§ **Records shown**
************
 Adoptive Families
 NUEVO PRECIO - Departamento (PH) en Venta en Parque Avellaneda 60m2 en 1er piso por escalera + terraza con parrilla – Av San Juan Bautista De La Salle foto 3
************
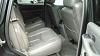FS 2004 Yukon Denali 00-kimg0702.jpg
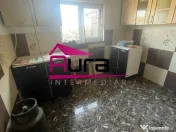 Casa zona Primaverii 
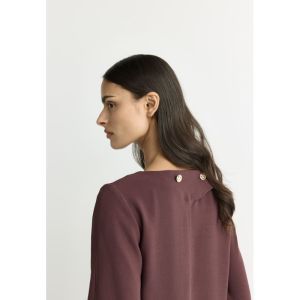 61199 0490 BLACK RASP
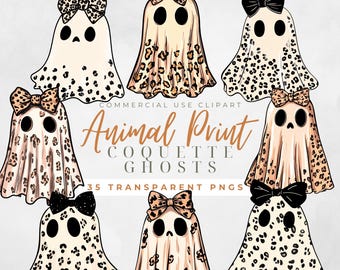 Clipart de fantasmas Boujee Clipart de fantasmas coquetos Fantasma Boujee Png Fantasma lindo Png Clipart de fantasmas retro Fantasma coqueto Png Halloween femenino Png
************
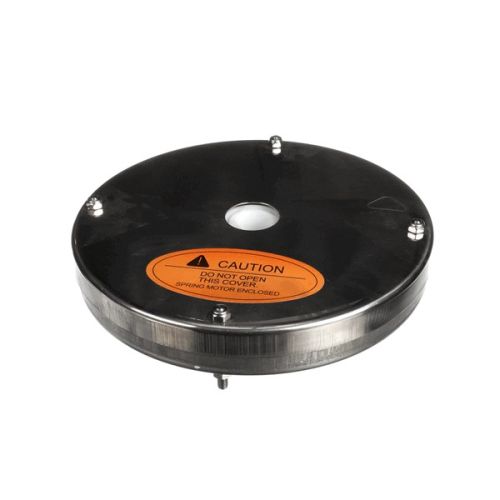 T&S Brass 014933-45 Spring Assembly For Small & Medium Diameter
************
§ **What is required**
Using the listing above, reproduce word for word every line from the one containing "FS 2004 Yukon Denali 00-kimg0702.jpg" through the one containing "Clipart de fantasmas Boujee". Pictures must be left out.

§ **Expected output**
FS 2004 Yukon Denali 00-kimg0702.jpg
 Casa zona Primaverii 
 61199 0490 BLACK RASP
 Clipart de fantasmas Boujee Clipart de fantasmas coquetos Fantasma Boujee Png Fantasma lindo Png Clipart de fantasmas retro Fantasma coqueto Png Halloween femenino Png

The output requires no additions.